Quote of the Issue
“It is possible to believe that all the past is but the beginning of a beginning, and that all that is and has been is but the twilight of the dawn. It is possible to believe that all that the human mind has ever accomplished is but the dream before the awakening.” - H. G. Wells, The Discovery of the Future
The Conservative Futurist: How To Create the Sci-Fi World We Were Promised
“With groundbreaking ideas and sharp analysis, Pethokoukis provides a detailed roadmap to a fantastic future filled with incredible progress and prosperity that is both optimistic and realistic.”
The Essay
🤔⤴ What's so conservative about conservative futurism?
Legit question: How is the pro-progress, future-optimist, techno-solutionist, Up Wing vision of my book, The Conservative Futurist, “conservative,” exactly? It’s probably the most common criticism from folks on the right, particularly — if not entirely — by those disappointed that it doesn’t address what they define as the big “conservative” issues of the day. And to a great extent, their version of conservatism functions as a critique of the Reagan-Bush-Romney era, one developed mostly to make modern conservatism sync with the politics of Donald Trump and the working-class voters he attracts.
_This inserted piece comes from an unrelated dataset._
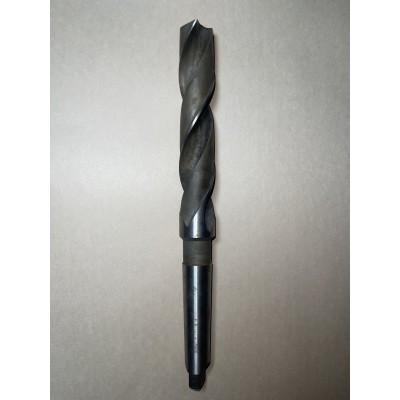 Свердло 29,0 мм К/Х Р9М3 клас В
Ok, then, what’s so conservative about conservative futurism? What exactly am I trying to conserve? This from the book:
The “conservative” part of my conservative futurism informs and shapes the Up Wing futurism part. To be clear: I’m an American-style conservative, and the dual mission of this variant of conservatism is, first, to be a “custodian of the classical liberal tradition,” in the words of columnist George F. Will. That tradition champions the freedom to choose one’s pursuit of happiness whatever the wishes of the state. … A conservative futurist also, you know, cares about the future! Edmund Burke posited in 1790 that society is a multigenerational partnership that extends back into the past and forward into the future, “a partnership not only between those who are living, but between those who are living, those who are dead, and those who are to be born.”
My variant of conservatism embraces two core missions: upholding classical liberal values that champion individual freedom and economic liberty and enabling social mobility so citizens can improve their economic standing. My variant of conservatism trusts free markets and limited government as the best institutions that humanity has yet devised to empower creativity, innovation, and opportunity. My variant of conservatism rejects central planning or detailed government blueprints for society. (That, considering the fluid, complex nature of economies with information is decentralized and scattered.) Instead, my variant of conservatism focuses on establishing conditions where citizens can freely pursue their vision of happiness.
Now, what I keep describing as “my variant of conservatism” would have been utterly uncontroversial in the four decades preceding Trump. But now there are people calling themselves conservatives who broadly reject Up Wing conservatism as I have described it. Too dynamic and disruptive with too little benefit, they say. Tech progress? You mean AI-generated porn? Bring back the America we had before smartphones, before the internet, before Rising China, before Japan Inc., before the Immigration and Nationality Act of 1965.